How to use your nuka bed

Let the aromatics and fermenters hang out in your bed for a week, then remove them and start adding vegetables. It may take a while for them to pickle at first, but that speeds up over time. The more vegetables you ferment, the better your nukazuke will taste and the faster your bed will work.

To start, take some radishes, make sure they’re clean, and push them into the bed. Cover completely with rice bran and let ferment. Taste one every day as you turn the nuka, and return the rest to the bed. Once your reach that perfectly pickled sweet spot, remove the rest of the radishes and enjoy. You can do this with carrots, cabbage, cucumbers, pea pods, and all kinds of vegetables. The thinner they are, the faster they pickle.

On the left, everything about to go into the nuka bed, and on the right, all the vegetables, now buried in the bran.

On the left, everything about to go into the nuka bed, and on the right, all the vegetables, now buried in the bran.

* _Records supplied_
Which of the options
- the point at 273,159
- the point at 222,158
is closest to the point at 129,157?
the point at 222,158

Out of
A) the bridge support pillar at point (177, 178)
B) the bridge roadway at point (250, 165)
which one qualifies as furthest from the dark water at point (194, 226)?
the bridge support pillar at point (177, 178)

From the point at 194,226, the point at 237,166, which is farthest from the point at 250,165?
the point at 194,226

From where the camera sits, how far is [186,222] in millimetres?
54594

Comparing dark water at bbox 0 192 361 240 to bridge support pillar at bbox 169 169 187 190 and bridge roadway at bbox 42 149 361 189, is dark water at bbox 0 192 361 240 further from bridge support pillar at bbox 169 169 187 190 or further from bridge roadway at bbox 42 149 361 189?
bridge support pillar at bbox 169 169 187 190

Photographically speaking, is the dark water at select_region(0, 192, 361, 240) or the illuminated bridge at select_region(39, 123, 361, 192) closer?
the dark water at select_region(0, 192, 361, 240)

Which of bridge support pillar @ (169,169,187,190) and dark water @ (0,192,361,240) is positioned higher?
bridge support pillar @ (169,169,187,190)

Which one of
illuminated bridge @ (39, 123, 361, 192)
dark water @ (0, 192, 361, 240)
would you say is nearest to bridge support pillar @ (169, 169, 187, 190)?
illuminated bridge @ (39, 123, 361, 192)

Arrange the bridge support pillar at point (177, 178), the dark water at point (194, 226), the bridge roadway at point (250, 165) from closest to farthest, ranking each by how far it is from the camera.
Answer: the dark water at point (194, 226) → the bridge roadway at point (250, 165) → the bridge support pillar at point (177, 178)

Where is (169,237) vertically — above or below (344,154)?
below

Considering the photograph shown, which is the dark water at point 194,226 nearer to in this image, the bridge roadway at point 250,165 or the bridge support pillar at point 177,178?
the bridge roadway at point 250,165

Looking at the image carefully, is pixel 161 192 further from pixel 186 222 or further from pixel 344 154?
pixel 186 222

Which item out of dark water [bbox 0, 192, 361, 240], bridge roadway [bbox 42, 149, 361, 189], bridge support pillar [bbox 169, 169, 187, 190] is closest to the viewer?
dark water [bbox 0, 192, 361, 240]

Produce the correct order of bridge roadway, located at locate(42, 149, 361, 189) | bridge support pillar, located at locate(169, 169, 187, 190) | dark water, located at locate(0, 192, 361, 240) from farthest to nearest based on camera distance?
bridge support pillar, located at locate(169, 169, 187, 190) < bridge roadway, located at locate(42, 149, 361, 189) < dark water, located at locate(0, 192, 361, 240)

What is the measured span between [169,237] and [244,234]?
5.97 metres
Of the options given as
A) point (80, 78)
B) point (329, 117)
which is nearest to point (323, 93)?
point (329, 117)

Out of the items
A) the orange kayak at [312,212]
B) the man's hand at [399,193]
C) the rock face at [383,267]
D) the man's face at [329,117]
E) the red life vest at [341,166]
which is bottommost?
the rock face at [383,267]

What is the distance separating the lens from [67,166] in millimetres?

* _Problem to work on_
Switch "radishes" to "turnips" in the nuka bed instructions and write out the passage starting at "Let the aromatics" and ending at "faster they pickle.".

* _Written answer_
Let the aromatics and fermenters hang out in your bed for a week, then remove them and start adding vegetables. It may take a while for them to pickle at first, but that speeds up over time. The more vegetables you ferment, the better your nukazuke will taste and the faster your bed will work.

To start, take some turnips, make sure they’re clean, and push them into the bed. Cover completely with rice bran and let ferment. Taste one every day as you turn the nuka, and return the rest to the bed. Once your reach that perfectly pickled sweet spot, remove the rest of the turnips and enjoy. You can do this with carrots, cabbage, cucumbers, pea pods, and all kinds of vegetables. The thinner they are, the faster they pickle.